Silah tutan vatandaşların yüz hatları son derece çaresizdi. Silahlarla donanmış çok sayıda vatandaş bir dalga gibi Fabrikaya doğru ilerledi. O kadar heyecanlandım ki tökezledim.
[Bu, Yoo Jonghyuk’un yaşadığı Hayatta Kalma Yollarında görünmeyen bir manzaraydı. 」
Yazık oldu. 111. raund Yoo Jonghyuk’a bu manzarayı göstermek istedim. Bunu görseydi, kesinlikle farklı bir seçim yapardı.
Şu anda.
“Ben devrimci Yoo Jonghyuk’um!” Biri bağırdı.
“Ben Yoo Jonghyuk!”
“Hayır, öyleyim!”
… Ne? Hayır, bir dakika bekle.
“Ben Yoo Jonghyuk!”
Ne düşünüyorlardı? Artık insanlar ‘devrimci’ yerine bir isim haykırıyordu. Sanayi kompleksinde sayısız Yoo Jonghyuk vardı.

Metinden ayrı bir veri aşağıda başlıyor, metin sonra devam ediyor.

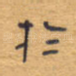 于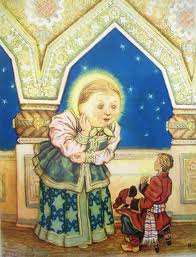 Моя прелессссть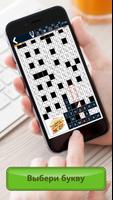 Letter and word - crosswords, rebuses, word games اسکرین شاٹ 1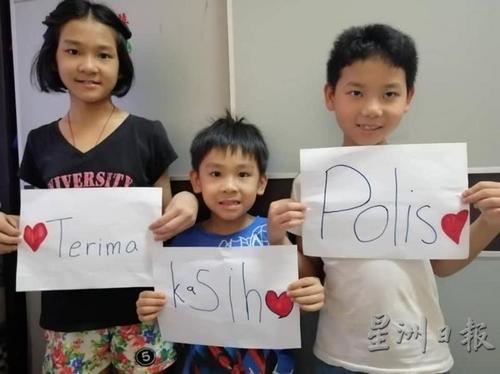 中国侨网胡家三姐弟感谢警察的付出。左起胡馨恩、胡峻源和胡峻维。（马来西亚星洲网）
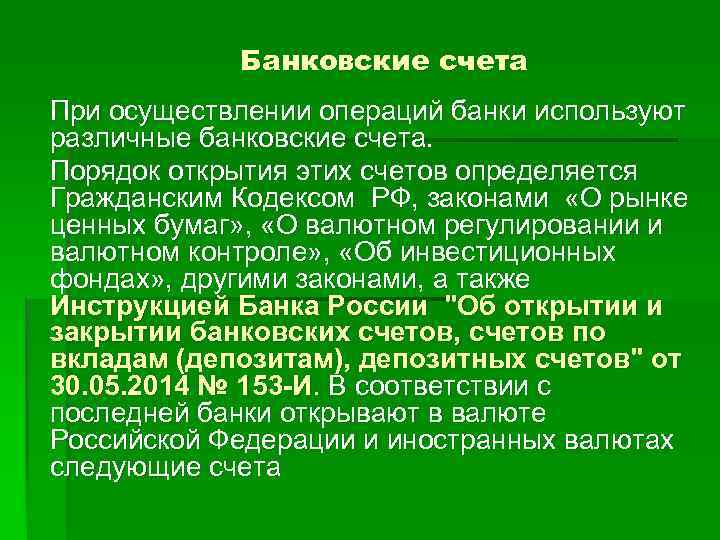 Банковские счета При осуществлении операций банки используют различные банковские счета. Порядок открытия этих счетов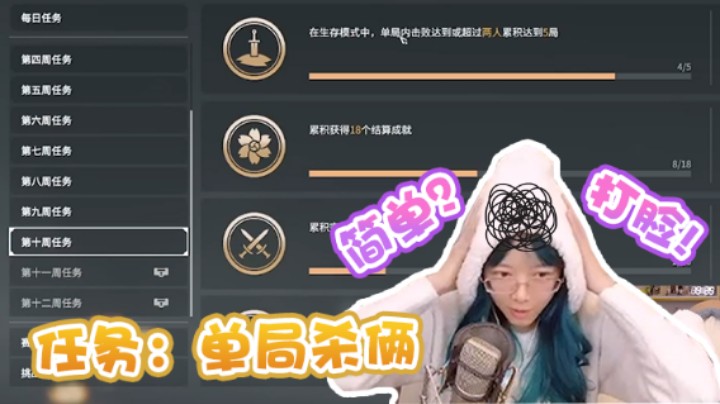 拆城扛把子的“简单”任务，骆歆：我真的无语了！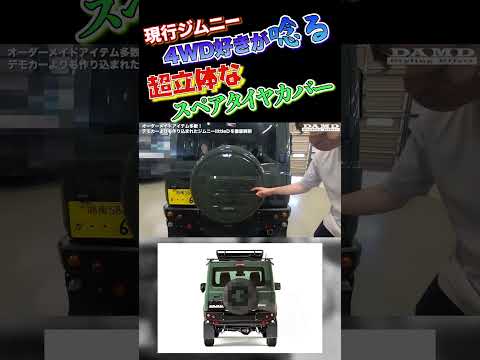 【超立体的】現行ジムニーのスペアタイヤカバーが超4WD  #ジムニーシエラカスタム#suzuki #jimny #jb74 #スズキ #jb64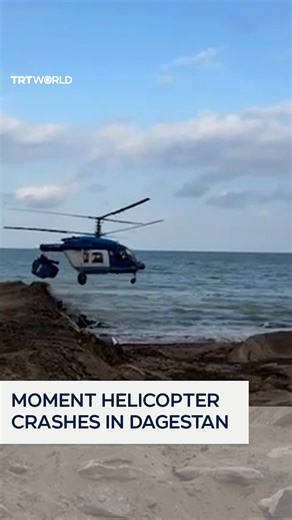 255K views · 1.4K reactions | Footage shows the last moments before a Russian Ka-226 helicopter crashed in Dagestan on November 7, killing five people. Four were employees of the Kizlyar Electromechanical Plant (KEMZ), a defence company sanctioned by the US for its role in Russia’s war against Ukraine. A criminal investigation has been opened to determine the cause of the crash, according to local reports. | TRT World | Facebook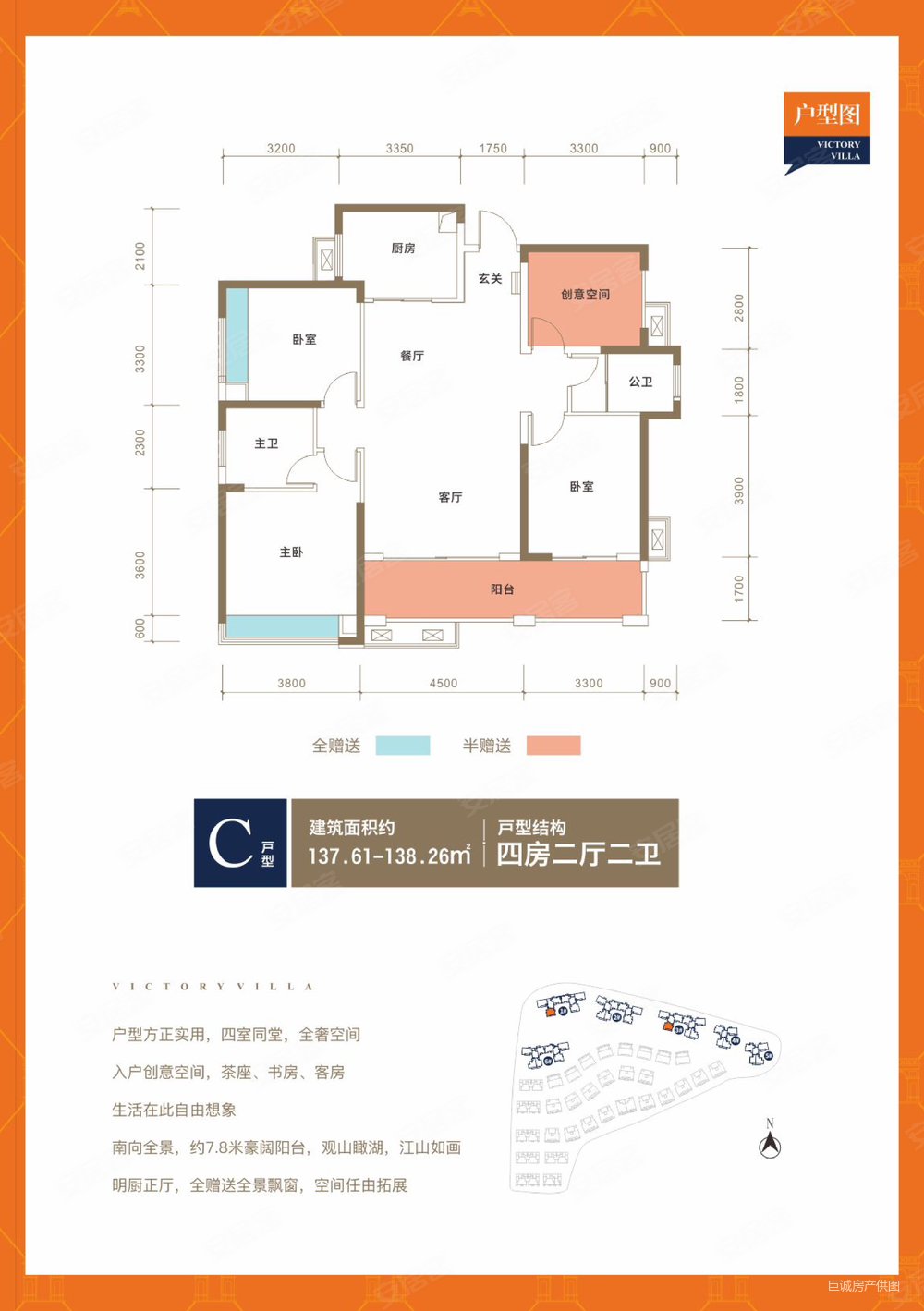 8万,新月半岛外滩二手房,73.8万,4室2厅,2卫,141平米-长沙安居客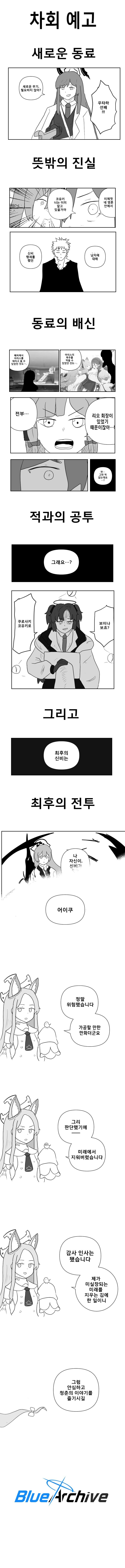 블루 아카이브 X 블리치.manhaw_9.jpg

[Birisi ‘Yoo Jonghyuk deklarasyonu’ yaptı!]
Hayır… beklemek.
[Yıldız Akımı’nın başarı sistemi karışık.]
***
Aynı anda.
Siyah bir palto giymiş, omzunda küçük bir oyuncak bebek olan bir adam bir sanayi kompleksine geldi. Adam sanayi kompleksine baktı ve mırıldandı. “… Burası Kim Dokja’nın yeri mi?”
[‘Şeytan benzeri Ateş Yargıcı’ takımyıldızı hafif bir kızarıklıkla başını sallıyor.]